- _Collected data entries_:
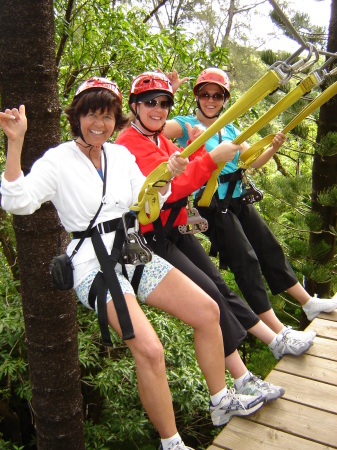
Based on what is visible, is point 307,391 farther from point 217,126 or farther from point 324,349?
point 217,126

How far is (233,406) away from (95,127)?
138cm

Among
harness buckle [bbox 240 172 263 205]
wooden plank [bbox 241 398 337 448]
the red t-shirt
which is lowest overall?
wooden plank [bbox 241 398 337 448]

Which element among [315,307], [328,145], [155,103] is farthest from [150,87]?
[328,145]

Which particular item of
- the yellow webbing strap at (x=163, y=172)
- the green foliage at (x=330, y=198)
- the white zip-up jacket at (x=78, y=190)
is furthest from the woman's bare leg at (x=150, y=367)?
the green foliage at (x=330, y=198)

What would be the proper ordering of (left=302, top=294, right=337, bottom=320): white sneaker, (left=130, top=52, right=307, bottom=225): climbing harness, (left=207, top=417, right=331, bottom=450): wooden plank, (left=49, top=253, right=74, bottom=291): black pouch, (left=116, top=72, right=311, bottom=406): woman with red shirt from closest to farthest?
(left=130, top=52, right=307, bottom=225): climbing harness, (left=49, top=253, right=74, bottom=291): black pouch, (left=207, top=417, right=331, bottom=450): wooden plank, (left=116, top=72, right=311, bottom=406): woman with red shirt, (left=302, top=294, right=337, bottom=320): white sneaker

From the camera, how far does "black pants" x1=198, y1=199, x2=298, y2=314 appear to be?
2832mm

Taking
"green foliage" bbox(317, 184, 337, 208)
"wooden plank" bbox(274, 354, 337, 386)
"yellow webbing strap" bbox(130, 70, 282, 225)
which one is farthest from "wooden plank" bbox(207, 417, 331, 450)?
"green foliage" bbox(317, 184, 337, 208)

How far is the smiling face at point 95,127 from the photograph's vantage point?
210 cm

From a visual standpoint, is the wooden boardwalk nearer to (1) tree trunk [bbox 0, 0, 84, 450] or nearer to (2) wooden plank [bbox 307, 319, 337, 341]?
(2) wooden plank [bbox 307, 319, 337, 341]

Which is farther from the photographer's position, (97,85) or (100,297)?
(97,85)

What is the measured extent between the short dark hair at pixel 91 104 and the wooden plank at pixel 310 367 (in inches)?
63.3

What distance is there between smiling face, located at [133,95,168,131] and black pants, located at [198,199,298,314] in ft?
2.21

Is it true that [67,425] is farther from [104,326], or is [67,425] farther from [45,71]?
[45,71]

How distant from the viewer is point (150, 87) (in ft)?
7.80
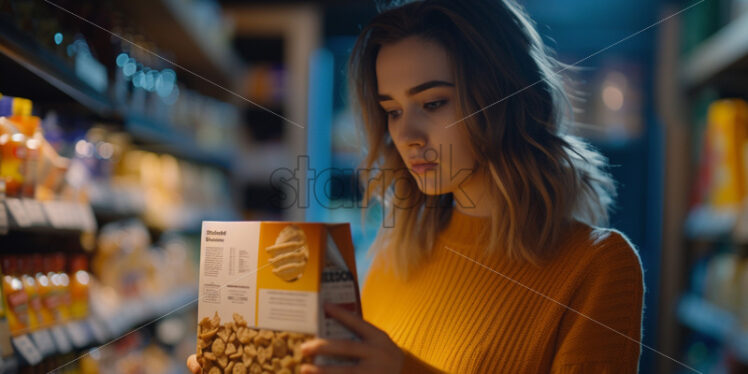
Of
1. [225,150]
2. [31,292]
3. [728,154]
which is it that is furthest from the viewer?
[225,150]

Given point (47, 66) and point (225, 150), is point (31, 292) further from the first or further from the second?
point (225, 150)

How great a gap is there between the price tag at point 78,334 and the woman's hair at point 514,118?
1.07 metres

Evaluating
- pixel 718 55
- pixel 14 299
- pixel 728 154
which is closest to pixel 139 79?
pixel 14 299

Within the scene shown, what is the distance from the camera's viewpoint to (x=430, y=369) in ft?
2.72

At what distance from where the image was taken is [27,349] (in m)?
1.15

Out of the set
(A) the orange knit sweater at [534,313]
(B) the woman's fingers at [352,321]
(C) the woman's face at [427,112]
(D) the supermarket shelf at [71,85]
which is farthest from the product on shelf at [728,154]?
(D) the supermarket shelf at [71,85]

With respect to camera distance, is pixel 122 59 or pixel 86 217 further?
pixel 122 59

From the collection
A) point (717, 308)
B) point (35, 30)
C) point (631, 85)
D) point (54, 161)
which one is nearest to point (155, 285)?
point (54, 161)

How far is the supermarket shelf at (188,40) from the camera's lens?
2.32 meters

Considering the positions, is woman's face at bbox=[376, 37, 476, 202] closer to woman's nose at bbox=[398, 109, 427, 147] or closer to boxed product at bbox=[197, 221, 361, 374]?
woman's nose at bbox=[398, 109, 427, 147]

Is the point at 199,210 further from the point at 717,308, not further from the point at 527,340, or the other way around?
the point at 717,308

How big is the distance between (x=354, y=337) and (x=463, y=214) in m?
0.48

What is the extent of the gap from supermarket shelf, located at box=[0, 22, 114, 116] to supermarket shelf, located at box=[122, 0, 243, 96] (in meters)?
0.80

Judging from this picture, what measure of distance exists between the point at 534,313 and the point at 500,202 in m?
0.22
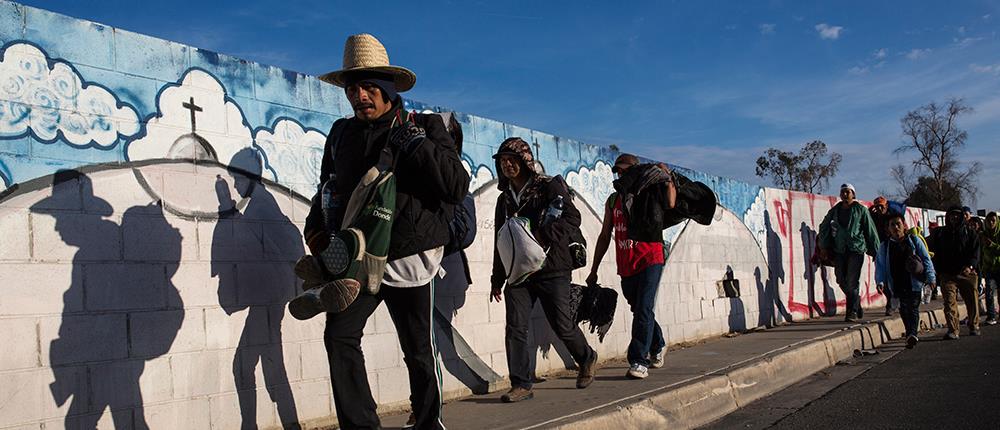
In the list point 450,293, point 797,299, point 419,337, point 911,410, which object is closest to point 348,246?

- _TASK BRIEF_: Reproduce every one of these lines word for word, with the pictures left out.

- _IN RESPONSE_:
Based on what is visible, is point 307,391 farther from point 217,126 or farther from point 324,349?
point 217,126

How far is (233,406) away from (95,127)?
138cm

Among
harness buckle [bbox 240 172 263 205]
wooden plank [bbox 241 398 337 448]
the red t-shirt
which is lowest overall?
wooden plank [bbox 241 398 337 448]

Which element among [315,307], [328,145], [155,103] is farthest from [150,87]?
[328,145]

Which particular item of
- the yellow webbing strap at (x=163, y=172)
- the green foliage at (x=330, y=198)
- the white zip-up jacket at (x=78, y=190)
is furthest from the woman's bare leg at (x=150, y=367)?
the green foliage at (x=330, y=198)

What would be the proper ordering of (left=302, top=294, right=337, bottom=320): white sneaker, (left=130, top=52, right=307, bottom=225): climbing harness, (left=207, top=417, right=331, bottom=450): wooden plank, (left=49, top=253, right=74, bottom=291): black pouch, (left=116, top=72, right=311, bottom=406): woman with red shirt from closest to farthest?
(left=130, top=52, right=307, bottom=225): climbing harness, (left=49, top=253, right=74, bottom=291): black pouch, (left=207, top=417, right=331, bottom=450): wooden plank, (left=116, top=72, right=311, bottom=406): woman with red shirt, (left=302, top=294, right=337, bottom=320): white sneaker

From the camera, how far does "black pants" x1=198, y1=199, x2=298, y2=314 appear to be?
2832mm

Taking
"green foliage" bbox(317, 184, 337, 208)
"wooden plank" bbox(274, 354, 337, 386)
"yellow webbing strap" bbox(130, 70, 282, 225)
which one is farthest from "wooden plank" bbox(207, 417, 331, 450)?
"green foliage" bbox(317, 184, 337, 208)

How far is the smiling face at point 95,127 from the photograph's vantage point?
210 cm

From a visual standpoint, is the wooden boardwalk nearer to (1) tree trunk [bbox 0, 0, 84, 450] or nearer to (2) wooden plank [bbox 307, 319, 337, 341]?
(2) wooden plank [bbox 307, 319, 337, 341]

Which is farther from the photographer's position, (97,85) or (100,297)?
(97,85)

What is the measured extent between the short dark hair at pixel 91 104 and the wooden plank at pixel 310 367 (in inches)?
63.3

What distance is there between smiling face, located at [133,95,168,131] and black pants, located at [198,199,298,314] in ft?
2.21

Is it true that [67,425] is farther from [104,326], or is [67,425] farther from [45,71]?
[45,71]

How distant from the viewer is point (150, 87) (in ft)?
7.80
Of
1. [225,150]
2. [31,292]
3. [728,154]
which is it that is furthest from the viewer?
[225,150]

Given point (47, 66) and point (225, 150), is point (31, 292) further from the first or further from the second?
point (225, 150)

How great a gap is there between the price tag at point 78,334 and the woman's hair at point 514,118?
1.07 metres

Evaluating
- pixel 718 55
- pixel 14 299
- pixel 728 154
which is closest to pixel 139 79?
pixel 14 299

Within the scene shown, what is the distance from the camera's viewpoint to (x=430, y=369) in ft?
2.72

At what distance from where the image was taken is [27,349] (in m)?
1.15

Out of the set
(A) the orange knit sweater at [534,313]
(B) the woman's fingers at [352,321]
(C) the woman's face at [427,112]
(D) the supermarket shelf at [71,85]
which is farthest from the product on shelf at [728,154]?
(D) the supermarket shelf at [71,85]

With respect to camera distance, is pixel 122 59 or pixel 86 217 further?
pixel 122 59

From the collection
A) point (717, 308)
B) point (35, 30)
C) point (631, 85)
D) point (54, 161)
which one is nearest to point (155, 285)?
point (54, 161)

How far is the supermarket shelf at (188,40) from the camera's lens?
2.32 meters

Considering the positions, is woman's face at bbox=[376, 37, 476, 202] closer to woman's nose at bbox=[398, 109, 427, 147] or closer to boxed product at bbox=[197, 221, 361, 374]?
woman's nose at bbox=[398, 109, 427, 147]

Is the point at 199,210 further from the point at 717,308, not further from the point at 527,340, or the other way around?
the point at 717,308

How big is the distance between (x=354, y=337) and (x=463, y=214) in m?
0.48

What is the extent of the gap from supermarket shelf, located at box=[0, 22, 114, 116] to supermarket shelf, located at box=[122, 0, 243, 96] (in meters)?
0.80

Judging from this picture, what measure of distance exists between the point at 534,313 and the point at 500,202 in m?
0.22
In the list point 450,293, point 797,299, point 419,337, point 911,410, which object is closest to point 348,246?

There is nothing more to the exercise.